Few cut corners on the tree

Brothers Rici and Edward Pruett helped their parents haul out the Christmas tree they had just cut, their contribution to the local economy.

The Pruetts, who live in Empire, were among the patrons at the nearby Come & Cut tree farm on Milnes Road on Friday afternoon.

"In the past, we have gone to Wal-Mart because of the prices," said Nichole Pruett, mother of the 6- and 2-year-olds, "but with the economy the way it is, we like to keep our money local."

Owners of tree farms and lots around the state report that business has been steady despite the continued weak economy.

"They might skimp in other areas, but at Christmas they say, 'Let's go get what we want,' " said Hal Denton, manager of Sierra Glen Ranch near Twain Harte.

Sam Minturn, who grows trees near Hilmar and Manteca and is president of the California Christmas Tree Association, said buyers also could be dealing better with the economy.

"A year ago, people were kind of in shock, and this year seems to be better," he said.

Minturn said a bumper crop of trees from the Pacific Northwest could be keeping prices in check. He said he has not heard of any California producers raising their rates.

Come & Cut has held its price at $35 for a tree of any height or species. Sierra Glen has stayed at $49 for redwood, $59 for Douglas fir and $69 for white fir.

This lack of inflation also mirrors the larger economy, as businesses try to lure customers amid the economic trouble.

"We know people are hurting," said Rick Ulvevadet, owner of the Bramble Hill Christmas Tree Farm near Columbia. But buyers are still coming this year, he said.

"It always seems that they may cut back in other areas, but the foundation of the holiday is the tree," he said.

Ulvevadet has kept his price at $40 for most trees. He offers 25 percent off for flawed trees but has found few takers.

Come & Cut owner Lorraine Nicholson said she has seen an increase in valley residents shopping close to home rather than heading into the mountains.
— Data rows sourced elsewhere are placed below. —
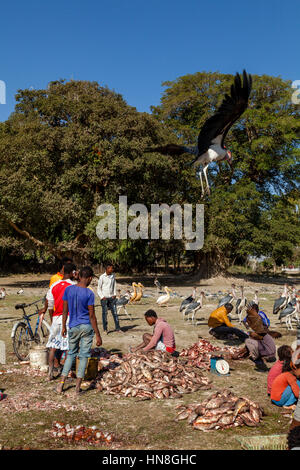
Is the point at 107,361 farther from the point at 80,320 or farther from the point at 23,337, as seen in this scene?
the point at 23,337

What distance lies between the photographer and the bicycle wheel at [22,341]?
9453 millimetres

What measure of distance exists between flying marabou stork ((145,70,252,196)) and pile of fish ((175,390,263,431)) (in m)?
5.71

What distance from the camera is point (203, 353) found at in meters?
9.77

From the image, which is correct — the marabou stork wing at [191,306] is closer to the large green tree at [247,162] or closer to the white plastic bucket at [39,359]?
the white plastic bucket at [39,359]

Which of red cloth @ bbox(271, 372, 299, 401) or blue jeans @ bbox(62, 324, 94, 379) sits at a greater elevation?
blue jeans @ bbox(62, 324, 94, 379)

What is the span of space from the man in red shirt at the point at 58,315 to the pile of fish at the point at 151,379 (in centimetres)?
98

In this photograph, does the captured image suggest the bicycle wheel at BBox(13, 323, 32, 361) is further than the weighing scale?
Yes

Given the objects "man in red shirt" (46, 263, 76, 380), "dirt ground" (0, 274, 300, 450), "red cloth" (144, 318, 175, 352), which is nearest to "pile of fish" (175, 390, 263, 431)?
"dirt ground" (0, 274, 300, 450)

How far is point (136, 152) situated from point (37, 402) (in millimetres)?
22694

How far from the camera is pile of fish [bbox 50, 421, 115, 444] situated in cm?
566

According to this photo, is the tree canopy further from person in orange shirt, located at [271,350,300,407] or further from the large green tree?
person in orange shirt, located at [271,350,300,407]

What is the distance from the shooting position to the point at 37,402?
701 centimetres

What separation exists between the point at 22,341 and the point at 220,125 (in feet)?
23.4
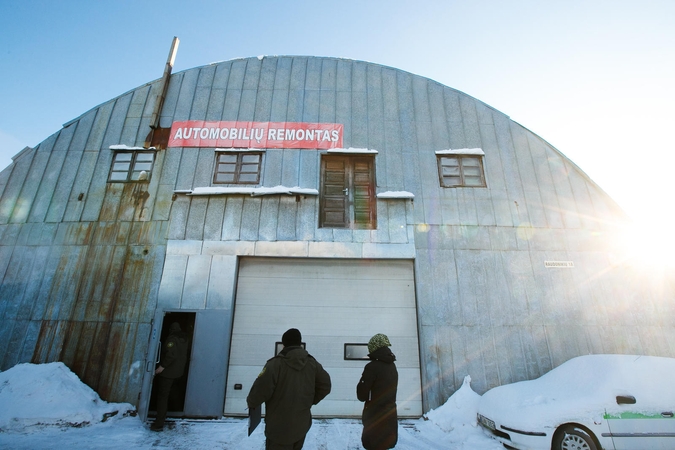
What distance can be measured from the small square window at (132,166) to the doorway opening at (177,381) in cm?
357

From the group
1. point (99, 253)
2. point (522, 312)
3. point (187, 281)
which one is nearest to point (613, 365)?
point (522, 312)

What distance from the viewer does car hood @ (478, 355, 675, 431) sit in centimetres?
468

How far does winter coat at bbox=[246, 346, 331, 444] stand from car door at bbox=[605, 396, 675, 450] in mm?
4338

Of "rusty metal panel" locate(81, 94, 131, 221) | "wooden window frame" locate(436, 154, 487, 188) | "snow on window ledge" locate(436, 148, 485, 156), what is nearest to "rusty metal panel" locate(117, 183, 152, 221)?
"rusty metal panel" locate(81, 94, 131, 221)

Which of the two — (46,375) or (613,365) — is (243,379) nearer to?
(46,375)

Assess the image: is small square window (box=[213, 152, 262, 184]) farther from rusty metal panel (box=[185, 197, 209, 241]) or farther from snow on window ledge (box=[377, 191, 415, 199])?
snow on window ledge (box=[377, 191, 415, 199])

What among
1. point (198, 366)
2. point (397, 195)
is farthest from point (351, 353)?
point (397, 195)

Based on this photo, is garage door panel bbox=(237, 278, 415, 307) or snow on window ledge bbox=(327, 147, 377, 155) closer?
garage door panel bbox=(237, 278, 415, 307)

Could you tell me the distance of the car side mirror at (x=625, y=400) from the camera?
470 centimetres

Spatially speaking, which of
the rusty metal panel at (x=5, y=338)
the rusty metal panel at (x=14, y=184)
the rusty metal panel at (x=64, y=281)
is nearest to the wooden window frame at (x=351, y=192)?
the rusty metal panel at (x=64, y=281)

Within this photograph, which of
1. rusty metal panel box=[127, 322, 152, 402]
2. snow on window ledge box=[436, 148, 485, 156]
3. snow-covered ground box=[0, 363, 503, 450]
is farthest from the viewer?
snow on window ledge box=[436, 148, 485, 156]

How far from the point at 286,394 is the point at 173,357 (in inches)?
145

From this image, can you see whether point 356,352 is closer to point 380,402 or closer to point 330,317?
point 330,317

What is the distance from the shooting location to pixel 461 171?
855cm
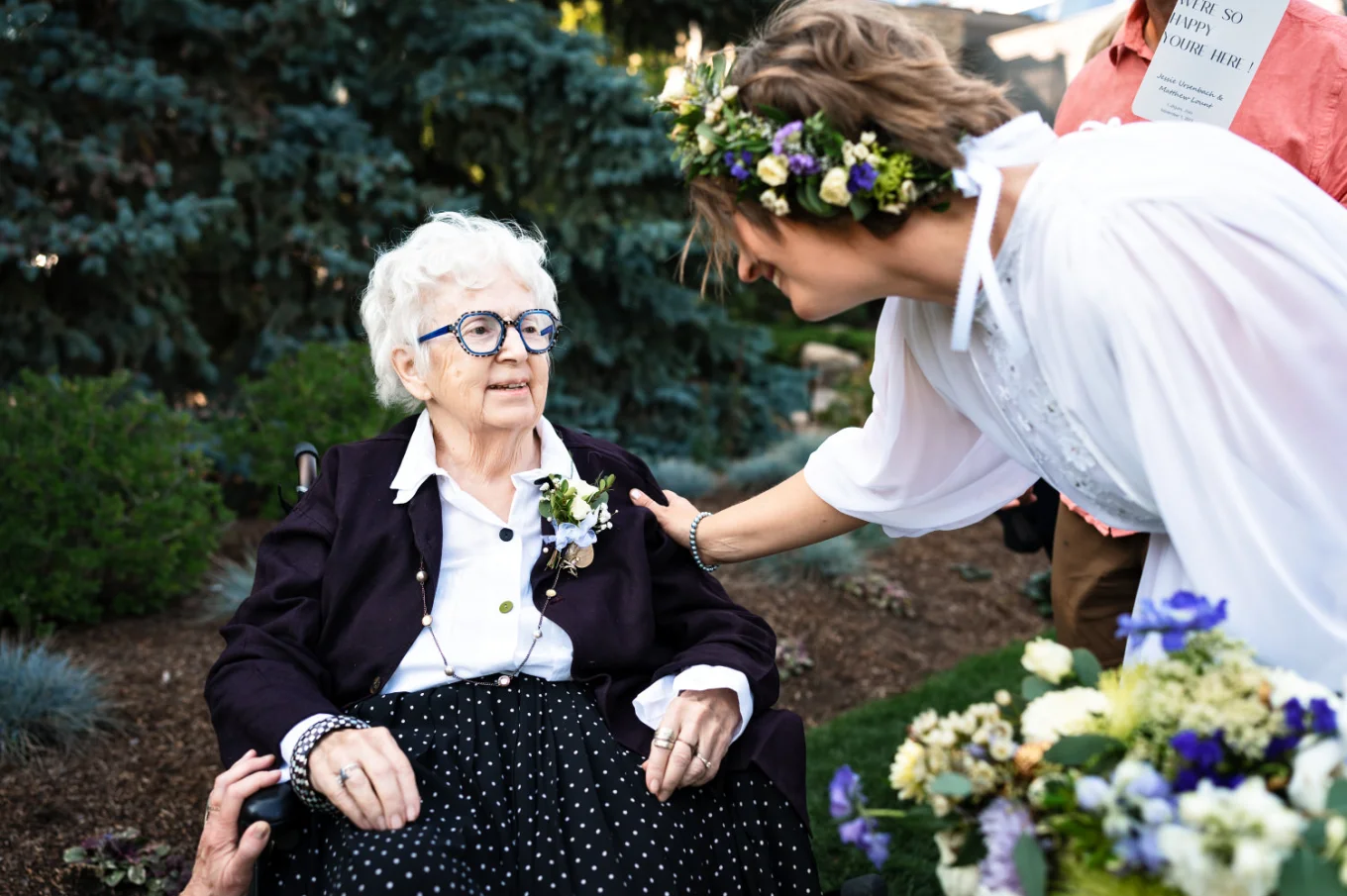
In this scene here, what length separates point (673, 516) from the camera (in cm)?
259

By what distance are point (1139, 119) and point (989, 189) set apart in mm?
1319

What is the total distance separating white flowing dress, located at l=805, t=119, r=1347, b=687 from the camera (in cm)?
156

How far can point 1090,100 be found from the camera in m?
2.92

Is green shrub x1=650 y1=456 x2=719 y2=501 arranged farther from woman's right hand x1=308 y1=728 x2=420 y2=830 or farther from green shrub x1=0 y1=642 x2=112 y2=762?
woman's right hand x1=308 y1=728 x2=420 y2=830

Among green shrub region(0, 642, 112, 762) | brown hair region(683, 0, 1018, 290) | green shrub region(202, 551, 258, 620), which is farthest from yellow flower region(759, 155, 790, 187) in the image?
green shrub region(202, 551, 258, 620)

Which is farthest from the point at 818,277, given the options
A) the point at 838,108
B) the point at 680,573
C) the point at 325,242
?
the point at 325,242

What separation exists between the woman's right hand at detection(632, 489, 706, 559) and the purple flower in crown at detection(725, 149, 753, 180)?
3.32ft

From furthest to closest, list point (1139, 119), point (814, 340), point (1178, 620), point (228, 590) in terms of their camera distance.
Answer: point (814, 340) < point (228, 590) < point (1139, 119) < point (1178, 620)

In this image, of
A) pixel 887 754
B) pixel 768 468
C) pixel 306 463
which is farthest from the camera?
pixel 768 468

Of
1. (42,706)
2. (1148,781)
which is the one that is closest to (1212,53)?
(1148,781)

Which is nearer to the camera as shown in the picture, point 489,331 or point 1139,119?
point 489,331

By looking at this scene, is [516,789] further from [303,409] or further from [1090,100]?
[303,409]

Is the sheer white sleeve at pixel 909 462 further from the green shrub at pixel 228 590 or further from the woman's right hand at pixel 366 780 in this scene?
the green shrub at pixel 228 590

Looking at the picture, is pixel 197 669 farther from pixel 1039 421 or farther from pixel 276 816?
pixel 1039 421
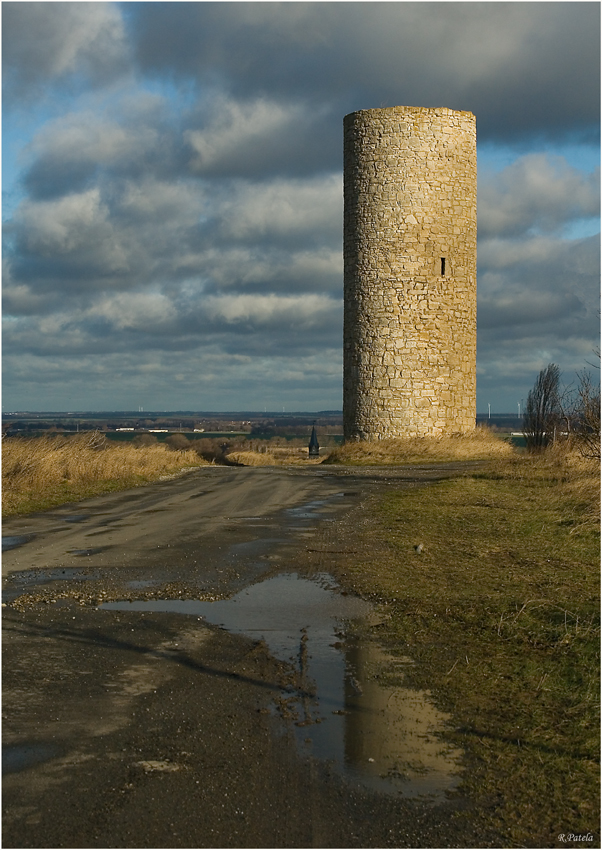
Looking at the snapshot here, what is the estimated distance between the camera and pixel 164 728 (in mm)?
4832

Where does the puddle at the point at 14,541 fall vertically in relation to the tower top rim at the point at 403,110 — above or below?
below

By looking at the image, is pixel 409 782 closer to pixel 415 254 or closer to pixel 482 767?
pixel 482 767

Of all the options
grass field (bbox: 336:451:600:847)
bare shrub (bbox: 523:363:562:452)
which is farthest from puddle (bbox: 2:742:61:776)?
bare shrub (bbox: 523:363:562:452)

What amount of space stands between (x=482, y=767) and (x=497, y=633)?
235 cm

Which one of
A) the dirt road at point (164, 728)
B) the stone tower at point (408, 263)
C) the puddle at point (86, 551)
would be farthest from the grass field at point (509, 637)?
the stone tower at point (408, 263)

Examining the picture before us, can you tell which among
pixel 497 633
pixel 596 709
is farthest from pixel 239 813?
pixel 497 633

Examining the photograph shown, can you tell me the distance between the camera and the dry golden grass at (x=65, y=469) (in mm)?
17031

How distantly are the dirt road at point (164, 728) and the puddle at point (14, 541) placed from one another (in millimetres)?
903

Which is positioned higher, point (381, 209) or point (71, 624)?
point (381, 209)

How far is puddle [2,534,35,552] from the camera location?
36.4 ft

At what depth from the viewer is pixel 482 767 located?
4391 millimetres

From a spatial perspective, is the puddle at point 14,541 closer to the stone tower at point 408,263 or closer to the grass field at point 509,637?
the grass field at point 509,637

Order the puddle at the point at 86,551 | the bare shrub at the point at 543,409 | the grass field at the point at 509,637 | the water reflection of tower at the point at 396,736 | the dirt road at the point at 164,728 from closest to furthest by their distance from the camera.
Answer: the dirt road at the point at 164,728
the grass field at the point at 509,637
the water reflection of tower at the point at 396,736
the puddle at the point at 86,551
the bare shrub at the point at 543,409

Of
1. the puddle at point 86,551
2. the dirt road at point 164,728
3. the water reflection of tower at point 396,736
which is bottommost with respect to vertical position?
the water reflection of tower at point 396,736
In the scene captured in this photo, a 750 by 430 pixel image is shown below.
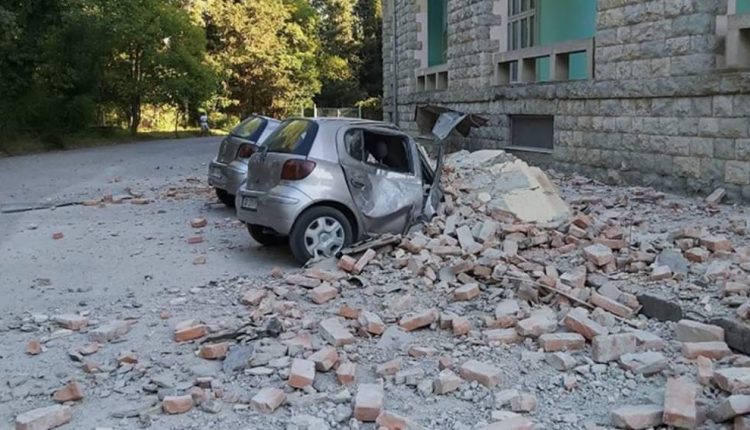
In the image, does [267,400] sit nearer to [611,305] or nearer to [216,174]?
[611,305]

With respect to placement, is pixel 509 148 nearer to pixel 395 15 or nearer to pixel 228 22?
pixel 395 15

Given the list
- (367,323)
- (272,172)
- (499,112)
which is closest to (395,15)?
(499,112)

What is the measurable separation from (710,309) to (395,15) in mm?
18950

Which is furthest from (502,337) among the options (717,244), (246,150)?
(246,150)

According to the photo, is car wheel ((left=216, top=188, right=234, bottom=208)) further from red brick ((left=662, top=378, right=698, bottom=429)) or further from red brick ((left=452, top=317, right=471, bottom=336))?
red brick ((left=662, top=378, right=698, bottom=429))

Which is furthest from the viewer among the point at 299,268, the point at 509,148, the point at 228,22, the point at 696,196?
the point at 228,22

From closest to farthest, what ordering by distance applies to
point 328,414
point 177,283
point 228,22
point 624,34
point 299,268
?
point 328,414 < point 177,283 < point 299,268 < point 624,34 < point 228,22

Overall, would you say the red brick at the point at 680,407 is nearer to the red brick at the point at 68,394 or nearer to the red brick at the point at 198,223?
the red brick at the point at 68,394

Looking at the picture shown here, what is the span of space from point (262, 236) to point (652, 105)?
20.0 feet

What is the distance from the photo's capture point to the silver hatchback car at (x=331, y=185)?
755 cm

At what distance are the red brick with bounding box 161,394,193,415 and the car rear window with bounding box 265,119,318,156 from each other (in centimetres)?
390

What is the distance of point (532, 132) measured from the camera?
1405cm

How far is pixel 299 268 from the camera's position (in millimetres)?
7574

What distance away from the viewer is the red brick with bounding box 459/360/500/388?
4.34 m
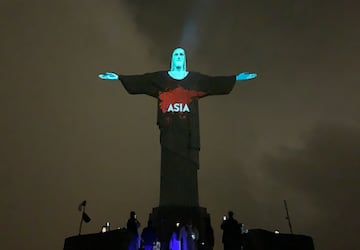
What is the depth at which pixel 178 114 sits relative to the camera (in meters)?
20.1

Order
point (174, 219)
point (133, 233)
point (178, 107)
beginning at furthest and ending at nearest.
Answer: point (178, 107)
point (174, 219)
point (133, 233)

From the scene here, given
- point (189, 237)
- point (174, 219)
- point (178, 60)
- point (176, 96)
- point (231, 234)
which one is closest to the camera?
point (231, 234)

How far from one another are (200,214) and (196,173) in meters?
2.18

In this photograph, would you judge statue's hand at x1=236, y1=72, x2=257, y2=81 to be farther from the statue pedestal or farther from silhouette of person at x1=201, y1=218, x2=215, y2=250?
silhouette of person at x1=201, y1=218, x2=215, y2=250

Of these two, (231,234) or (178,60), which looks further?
(178,60)

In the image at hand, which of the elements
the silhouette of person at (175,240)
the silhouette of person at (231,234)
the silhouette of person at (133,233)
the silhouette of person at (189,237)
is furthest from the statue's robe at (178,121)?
the silhouette of person at (231,234)

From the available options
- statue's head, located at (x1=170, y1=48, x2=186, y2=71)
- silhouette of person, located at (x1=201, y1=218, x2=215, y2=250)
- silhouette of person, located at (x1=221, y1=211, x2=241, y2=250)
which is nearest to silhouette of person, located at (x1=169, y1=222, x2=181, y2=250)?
silhouette of person, located at (x1=201, y1=218, x2=215, y2=250)

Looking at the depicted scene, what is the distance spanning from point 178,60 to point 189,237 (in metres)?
9.43

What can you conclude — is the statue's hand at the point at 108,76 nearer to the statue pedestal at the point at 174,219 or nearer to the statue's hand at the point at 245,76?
the statue's hand at the point at 245,76

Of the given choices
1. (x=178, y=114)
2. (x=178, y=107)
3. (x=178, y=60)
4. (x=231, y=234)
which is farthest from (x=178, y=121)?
(x=231, y=234)

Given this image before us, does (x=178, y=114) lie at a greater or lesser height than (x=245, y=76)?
lesser

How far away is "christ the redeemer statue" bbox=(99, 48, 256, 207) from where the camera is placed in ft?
61.6

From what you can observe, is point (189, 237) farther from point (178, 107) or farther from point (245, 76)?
point (245, 76)

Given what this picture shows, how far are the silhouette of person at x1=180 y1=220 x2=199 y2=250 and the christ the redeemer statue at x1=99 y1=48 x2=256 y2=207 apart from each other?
2241 millimetres
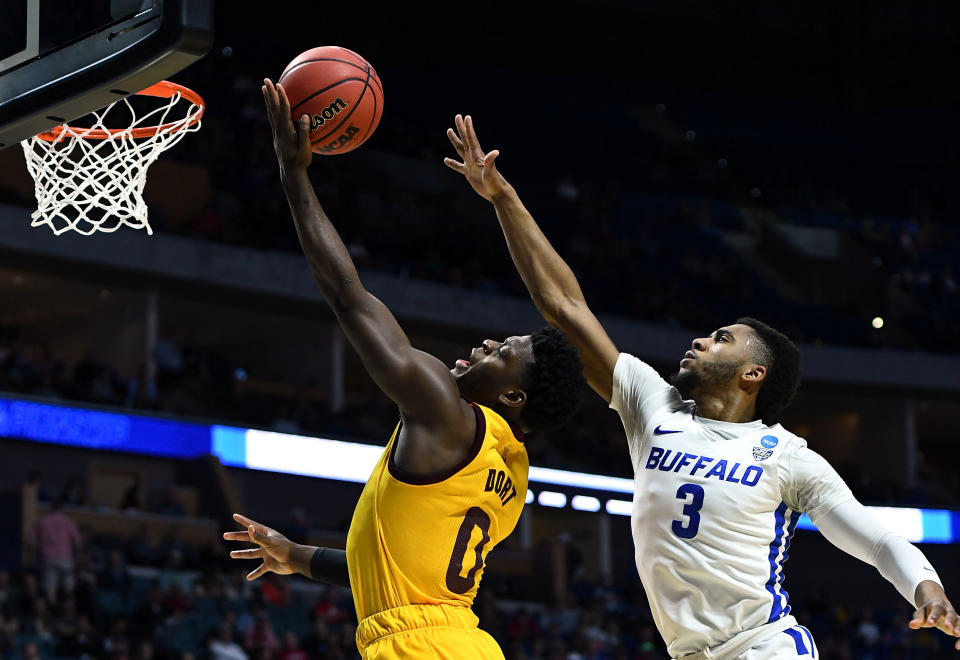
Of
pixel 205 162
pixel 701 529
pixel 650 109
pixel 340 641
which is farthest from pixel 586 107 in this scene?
pixel 701 529

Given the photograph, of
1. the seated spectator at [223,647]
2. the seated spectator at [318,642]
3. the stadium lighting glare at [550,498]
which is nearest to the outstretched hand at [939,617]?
the seated spectator at [223,647]

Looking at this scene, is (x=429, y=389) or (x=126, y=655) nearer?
(x=429, y=389)

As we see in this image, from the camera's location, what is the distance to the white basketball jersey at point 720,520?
153 inches

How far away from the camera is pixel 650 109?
27219 mm

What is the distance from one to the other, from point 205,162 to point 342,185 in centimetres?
233

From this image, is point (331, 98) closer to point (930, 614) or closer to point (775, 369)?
point (775, 369)

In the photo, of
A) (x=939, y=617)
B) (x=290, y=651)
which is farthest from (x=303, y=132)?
(x=290, y=651)

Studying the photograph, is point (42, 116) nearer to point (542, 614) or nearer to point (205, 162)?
point (542, 614)

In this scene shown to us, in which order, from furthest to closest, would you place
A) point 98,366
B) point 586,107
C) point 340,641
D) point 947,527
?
point 586,107
point 947,527
point 98,366
point 340,641

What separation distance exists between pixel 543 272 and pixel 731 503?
3.57 feet

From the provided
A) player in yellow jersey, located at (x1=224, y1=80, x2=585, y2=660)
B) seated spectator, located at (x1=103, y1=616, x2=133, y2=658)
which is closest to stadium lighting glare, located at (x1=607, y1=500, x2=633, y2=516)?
seated spectator, located at (x1=103, y1=616, x2=133, y2=658)

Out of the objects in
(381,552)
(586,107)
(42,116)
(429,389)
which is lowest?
(381,552)

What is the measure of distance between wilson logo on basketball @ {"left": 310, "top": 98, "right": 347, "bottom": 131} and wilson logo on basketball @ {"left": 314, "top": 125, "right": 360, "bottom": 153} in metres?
0.07

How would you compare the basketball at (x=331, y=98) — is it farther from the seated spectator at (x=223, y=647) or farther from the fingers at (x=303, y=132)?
the seated spectator at (x=223, y=647)
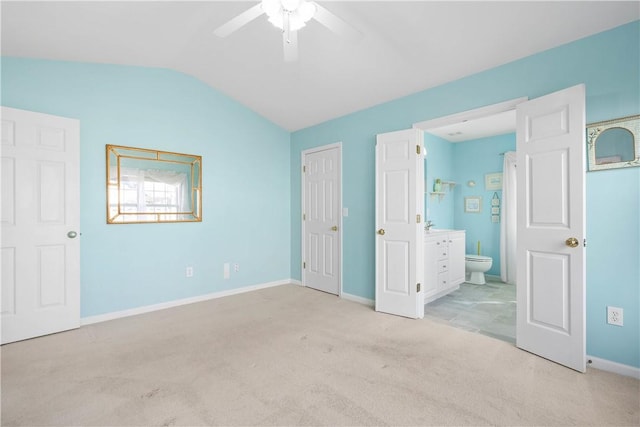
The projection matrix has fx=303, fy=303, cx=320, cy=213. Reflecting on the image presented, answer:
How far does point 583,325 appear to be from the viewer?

People who are really pressed for money, or who prefer the convenience, can find plenty of already-cut trees at independent lots and chain stores. As with the cut-your-own places, they might offer hot chocolate or other attractions to fill out the experience.

Households can save in the long run with an arti- ficial tree, but the upfront cost is high. Last year, the average cost of a farm-grown tree was $36.50 while consumers spent an average $60.63 for an artificial tree, according to the National Christmas Tree Association.

Last year, national sales of real trees were down 10 percent compared with the previous year.

Rick Dungey, spokesman for the national group, said the economy is only part of what influences the sale of trees. Other factors can include the weather, quality of trees and whether people will be traveling over the holiday.

"There is a lot of cautious optimism out there," Dungey said.